1.5k views Asked by At

I have some complicated query with joins of many tables. It is difficult to put real query, because of complexity.

It is something like

select t1.id, t2.id, t1.name, t2.name 
from table1 t1, table2 t2
left join table3 t3 ON t2.id = t3.id
where t2.id = t1.ref_id
  and t1.ref_id IN ('id1', 'id2', 'id3', 'id4', 'id5', ...)

I found, that if I have inside IN clause only 4 or less values like this t1.ref_id IN ('id1', 'id2', 'id3', 'id4') it works very fast (16 ms). If I just add one id and make it 5 like this t1.ref_id IN ('id1', 'id2', 'id3', 'id4', 'id5') execution time increases to 40 times and becomes 600 ms.
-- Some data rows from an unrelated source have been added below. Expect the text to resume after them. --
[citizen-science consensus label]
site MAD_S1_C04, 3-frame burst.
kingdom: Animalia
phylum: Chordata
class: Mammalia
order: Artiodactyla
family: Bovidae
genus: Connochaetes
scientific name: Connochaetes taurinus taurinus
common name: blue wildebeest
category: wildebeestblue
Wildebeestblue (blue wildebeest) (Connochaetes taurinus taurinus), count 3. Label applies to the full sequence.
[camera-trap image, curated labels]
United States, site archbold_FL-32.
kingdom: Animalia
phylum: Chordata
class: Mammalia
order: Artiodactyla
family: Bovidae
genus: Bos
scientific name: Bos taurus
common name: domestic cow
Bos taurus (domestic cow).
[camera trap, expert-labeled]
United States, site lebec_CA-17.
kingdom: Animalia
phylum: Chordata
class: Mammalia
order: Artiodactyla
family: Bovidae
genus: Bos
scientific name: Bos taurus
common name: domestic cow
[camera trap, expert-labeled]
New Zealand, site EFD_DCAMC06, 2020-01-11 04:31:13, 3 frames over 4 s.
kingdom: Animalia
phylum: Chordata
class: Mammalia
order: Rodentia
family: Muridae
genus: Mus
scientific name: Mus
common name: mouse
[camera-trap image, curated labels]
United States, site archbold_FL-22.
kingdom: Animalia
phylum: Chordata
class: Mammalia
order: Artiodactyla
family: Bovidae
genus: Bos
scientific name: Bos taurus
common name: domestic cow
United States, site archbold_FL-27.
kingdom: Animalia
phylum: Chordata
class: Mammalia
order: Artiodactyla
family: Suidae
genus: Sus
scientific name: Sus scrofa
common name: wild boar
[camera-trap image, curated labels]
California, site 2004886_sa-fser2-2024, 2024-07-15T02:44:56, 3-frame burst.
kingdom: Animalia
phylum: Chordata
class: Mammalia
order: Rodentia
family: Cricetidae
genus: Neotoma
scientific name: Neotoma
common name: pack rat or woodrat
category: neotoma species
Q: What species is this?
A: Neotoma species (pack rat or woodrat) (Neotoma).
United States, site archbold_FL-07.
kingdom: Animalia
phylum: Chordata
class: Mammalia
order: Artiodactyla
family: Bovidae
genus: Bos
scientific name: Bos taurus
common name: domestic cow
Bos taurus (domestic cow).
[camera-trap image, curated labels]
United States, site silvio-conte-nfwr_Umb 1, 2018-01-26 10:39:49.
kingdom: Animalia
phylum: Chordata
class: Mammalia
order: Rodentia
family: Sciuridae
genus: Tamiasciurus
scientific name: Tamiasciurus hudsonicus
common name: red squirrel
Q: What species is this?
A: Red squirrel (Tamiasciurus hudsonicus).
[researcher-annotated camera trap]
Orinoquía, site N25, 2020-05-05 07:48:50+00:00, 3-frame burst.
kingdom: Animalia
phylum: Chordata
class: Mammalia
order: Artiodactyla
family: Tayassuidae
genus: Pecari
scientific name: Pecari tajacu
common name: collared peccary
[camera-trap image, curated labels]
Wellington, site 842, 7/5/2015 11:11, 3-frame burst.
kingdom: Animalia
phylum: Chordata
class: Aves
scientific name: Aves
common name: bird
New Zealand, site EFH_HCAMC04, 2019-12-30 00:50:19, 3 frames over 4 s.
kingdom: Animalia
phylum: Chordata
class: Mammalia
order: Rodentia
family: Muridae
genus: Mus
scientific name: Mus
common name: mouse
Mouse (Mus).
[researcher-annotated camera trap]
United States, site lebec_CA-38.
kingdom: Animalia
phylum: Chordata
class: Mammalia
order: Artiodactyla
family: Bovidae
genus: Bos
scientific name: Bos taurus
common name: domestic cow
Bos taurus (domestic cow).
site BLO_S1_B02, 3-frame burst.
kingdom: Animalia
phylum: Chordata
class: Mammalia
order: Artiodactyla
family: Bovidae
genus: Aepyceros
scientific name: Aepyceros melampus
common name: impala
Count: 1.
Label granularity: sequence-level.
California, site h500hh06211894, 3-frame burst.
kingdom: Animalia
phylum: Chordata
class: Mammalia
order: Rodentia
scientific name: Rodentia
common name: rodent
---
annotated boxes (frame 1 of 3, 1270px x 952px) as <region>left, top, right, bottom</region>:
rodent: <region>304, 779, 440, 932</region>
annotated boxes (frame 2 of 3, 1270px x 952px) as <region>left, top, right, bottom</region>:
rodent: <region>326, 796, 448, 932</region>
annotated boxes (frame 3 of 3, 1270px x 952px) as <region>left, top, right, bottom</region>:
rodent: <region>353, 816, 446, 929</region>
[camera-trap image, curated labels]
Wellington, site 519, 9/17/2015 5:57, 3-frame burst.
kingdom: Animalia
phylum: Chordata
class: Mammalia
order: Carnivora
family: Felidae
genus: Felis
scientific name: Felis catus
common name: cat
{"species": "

I got it on SQL Server 2014.

It looks like there is some parameter, which controls this behavior. I tried this query in another SQL server (SQL Server 2008) and I could not find any limit.

My question: Is there any parameter, which controls this kind of behavior? or how to increase this strange limit to 50 for example.

I just want to increase it up to 30-50 instead of 4. Of course I do not want to create IN clause with hundreds and thousands of values.

UPDATE1

Sorry, I forgot to put t3.name to select, otherwise it looks like t3 I do not need:

select t1.id, t2.id, t1.name, t2.name, t3.name
from table1 t1, table2 t2
left join table3 t3 ON t2.id = t3.id
where t2.id = t1.ref_id
  and t1.ref_id IN ('id1', 'id2', 'id3', 'id4', 'id5', ...)

UPDATE2

Looks like I found a reason. The issue was not about number of items inside IN. Later I reproduced this issue with less than 4 ids (even with 1). It happens, because some of ids was not presented in t1.ref_id. when there were the ids, which do not exist in t1.ref_id, when it was fast, when I added id, which does exist in t1.ref_id, when it becomes slow. In my previous example id1 - id4 was not presented in t1.ref_id and id5 was presented. This is why when I add id5 it becomes slow. It becomes slow even if I just put only 1 id (id5) inside IN clause. Finally index on t1.ref_id solved the problem. There was no magic around 4 or 5 ids. It is just a coincidence in my specific example.

1

There are 1 answers

4
Gordon Linoff On BEST ANSWER

First, fix the query. Simple rule: Never use commas in the FROM clause.

select t1.id, t2.id, t1.name, t2.name 
from table1 t1 join
     table2 t2
     on t2.id = t1.ref_id left join
     table3 t3 
     on t2.id = t3.id
where t1.ref_id in ('id1', 'id2', 'id3', 'id4', 'id5', ...);

Based on the query, you have no need for table3 -- unless you care about duplicate rows. I would remove it.

Then, you need to consider indexes. I would suggest table1(ref_id, id, name) and table2(id, name).

Also, if ref_id is really a number, then don't put single quotes around the values in the list. Mixing strings and numbers can confuse the optimizer.